CINE › VERGÜENZA Y RESPETO, DOCUMENTAL DE TOMAS LIPGOT
› Por Ezequiel Boetti
Tomás Lipgot es un cineasta interesado en las márgenes. Allí estaban los personajes encerrados en distintas instituciones de reclusión de Fortalezas (2010). Entre ellos Moacir, internado en el Hospital Borda y cuya riqueza ameritó una derivación titulada, claro está, Moacir (2011).
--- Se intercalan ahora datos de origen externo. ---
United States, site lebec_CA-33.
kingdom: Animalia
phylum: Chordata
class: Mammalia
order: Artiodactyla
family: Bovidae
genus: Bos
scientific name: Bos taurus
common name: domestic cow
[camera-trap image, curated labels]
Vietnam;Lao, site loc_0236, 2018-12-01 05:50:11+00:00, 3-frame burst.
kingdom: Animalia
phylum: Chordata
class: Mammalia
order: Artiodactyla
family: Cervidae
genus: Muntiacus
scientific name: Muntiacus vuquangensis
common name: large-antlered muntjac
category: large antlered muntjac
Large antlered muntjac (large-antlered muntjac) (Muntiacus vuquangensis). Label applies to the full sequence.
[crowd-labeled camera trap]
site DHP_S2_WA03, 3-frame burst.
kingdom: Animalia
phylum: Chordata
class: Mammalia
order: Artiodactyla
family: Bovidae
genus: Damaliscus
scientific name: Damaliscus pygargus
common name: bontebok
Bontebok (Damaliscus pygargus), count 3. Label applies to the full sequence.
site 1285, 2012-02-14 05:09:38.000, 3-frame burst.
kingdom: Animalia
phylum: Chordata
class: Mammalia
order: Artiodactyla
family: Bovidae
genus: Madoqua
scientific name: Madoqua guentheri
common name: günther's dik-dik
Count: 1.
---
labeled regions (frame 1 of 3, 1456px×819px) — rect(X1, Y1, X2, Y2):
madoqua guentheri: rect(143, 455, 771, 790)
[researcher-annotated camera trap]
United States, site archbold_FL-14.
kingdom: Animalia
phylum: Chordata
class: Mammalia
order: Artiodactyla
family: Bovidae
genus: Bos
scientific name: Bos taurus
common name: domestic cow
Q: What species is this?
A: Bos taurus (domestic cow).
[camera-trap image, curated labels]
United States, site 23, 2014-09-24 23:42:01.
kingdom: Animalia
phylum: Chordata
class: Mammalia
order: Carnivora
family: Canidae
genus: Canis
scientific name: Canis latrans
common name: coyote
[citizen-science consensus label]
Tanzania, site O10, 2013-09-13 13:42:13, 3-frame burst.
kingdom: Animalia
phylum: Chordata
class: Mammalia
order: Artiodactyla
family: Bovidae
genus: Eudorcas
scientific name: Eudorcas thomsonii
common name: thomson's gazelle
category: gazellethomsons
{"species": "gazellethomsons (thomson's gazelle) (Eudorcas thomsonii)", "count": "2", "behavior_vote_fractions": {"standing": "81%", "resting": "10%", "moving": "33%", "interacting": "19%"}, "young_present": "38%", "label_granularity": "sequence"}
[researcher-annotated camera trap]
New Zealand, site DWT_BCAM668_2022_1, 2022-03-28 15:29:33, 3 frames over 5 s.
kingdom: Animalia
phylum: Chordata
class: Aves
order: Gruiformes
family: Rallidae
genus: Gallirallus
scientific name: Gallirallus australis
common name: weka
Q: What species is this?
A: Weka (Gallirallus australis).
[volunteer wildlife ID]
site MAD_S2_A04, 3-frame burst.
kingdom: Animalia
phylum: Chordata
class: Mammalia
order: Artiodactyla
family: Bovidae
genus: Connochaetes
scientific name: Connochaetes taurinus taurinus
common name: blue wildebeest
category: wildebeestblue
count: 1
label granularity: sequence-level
En ambos films la condición de otredad era involuntaria, generada por factores externos y ajenos al control de los protagonistas. Pero el neuquino también supo posarse sobre aquellos que eligieron escindirse del mundo por sí mismos, en pleno uso de sus facultades, como si allí, bien lejos de todo y de todos, encontrarán la plenitud. Tal es el caso del cineasta Ricardo Becher, a quien en Recta final (2010) se lo ve durante sus últimos días de vida en un geriátrico porteño. Vergüenza y respeto redobla lo anterior sumándole al exilio voluntario y puertas adentro de una familia gitana una cuota de orgullo e inexorabilidad. Ser otro en plena ciudad, por decisión propia y mandato.
“El gitano suele dividir el universo en dos hemisferios asimétricos. Uno pequeño, en el que sólo cabe él con sus circunstancias. Y otro enorme que sólo puede contener a los payos, es decir, al total de las personas y cosas no gitanas.” La placa de apertura alerta que los Campos viven como lo hacen por imposición del linaje. Así, las nenas no pueden salir solas a la calle, ni mucho menos a bares y o boliches, y llegan vírgenes al casamiento. Casamiento que generalmente se da durante la pubertad y con otro gitano, previa aprobación del padre. Tanto ellas como ellos difícilmente vayan al colegio más allá de tercer o cuarto grado, y los “payos” son como perros callejeros: pueden vérselos, compartir algún momento y tener un mínimo contacto, pero no mucho más. Si es más, saltará el padre: “O cortás con esto o te parto la cabeza”, dice él que le diría a su hijo si éste le tomara demasiado cariño a una señorita no gitana. Esas costumbres pueden arrugar la nariz de más de uno, pero no la de Lipgot.
Tal como ocurría en El árbol de la muralla, en la que Jack Fuchs reflexionaba larga y profundamente sobre su pasado como sobreviviente del Holocausto y cómo éste se manifiesta en el presente –¿la otredad como carga?–, en Vergüenza y respeto la cámara importa tanto como el micrófono. Lipgot tiene la virtud de escuchar con atención y desprejuicio, y construye un cine de palabras, como si entendiera que la cosmovisión y los pensamientos son los rectores principales del desarrollo narrativo: no importa qué piense el cineasta ante una determinada situación –el “abuelo” criticando cierta liberalización del padre en la educación de sus hijos, la nena en vísperas del nacimiento de su primer hijo–, sino qué piensan y hacen los protagonistas ante ella. Y es justamente esa virtud su principal problema. En gran parte de los trabajos previos de Lipgot, la voz cantante era individual, permitiéndole profundizar en los distintos recovecos de la personalidad del portador. Aquí, en cambio, el amplio abanico de personajes impide dar contorno a cada uno de ellos, convirtiendo por momentos a Vergüenza y respeto en algo parecido al piloto de una serie documental. Serie que, en caso de hacerse, habría que seguir.